• [DATA IN THIS EXERCISE]:
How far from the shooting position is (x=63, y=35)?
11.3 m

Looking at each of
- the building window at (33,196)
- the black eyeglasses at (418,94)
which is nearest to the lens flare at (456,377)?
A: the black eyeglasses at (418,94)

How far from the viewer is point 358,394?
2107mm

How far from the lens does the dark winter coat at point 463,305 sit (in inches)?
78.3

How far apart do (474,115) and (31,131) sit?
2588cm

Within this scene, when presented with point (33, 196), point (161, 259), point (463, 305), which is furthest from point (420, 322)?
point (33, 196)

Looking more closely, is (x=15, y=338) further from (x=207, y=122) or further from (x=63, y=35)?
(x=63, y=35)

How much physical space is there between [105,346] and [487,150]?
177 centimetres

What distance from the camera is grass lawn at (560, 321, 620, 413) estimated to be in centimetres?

• [WORK INSTRUCTIONS]:
Lay out everything from the line containing "How far from the lens" down to the end of the listing as a Markdown table with the columns Row and Line, leaving out blank lines.

• [RESULT]:
| Row | Line |
|---|---|
| 1 | How far from the lens does the dark winter coat at point 463,305 sit (in inches)? |
| 2 | 78.3 |
| 3 | How far apart do (474,115) and (31,131) sit? |
| 4 | 2588cm |
| 5 | Within this scene, when presented with point (33, 196), point (161, 259), point (463, 305), which is furthest from point (420, 322)? |
| 6 | point (33, 196) |
| 7 | Looking more closely, is (x=15, y=338) further from (x=207, y=122) or further from (x=63, y=35)? |
| 8 | (x=63, y=35) |
| 9 | How much physical space is there between [105,346] and [487,150]? |
| 10 | 177 centimetres |
| 11 | What distance from the camera is grass lawn at (560, 321, 620, 413) estimated to be in centimetres? |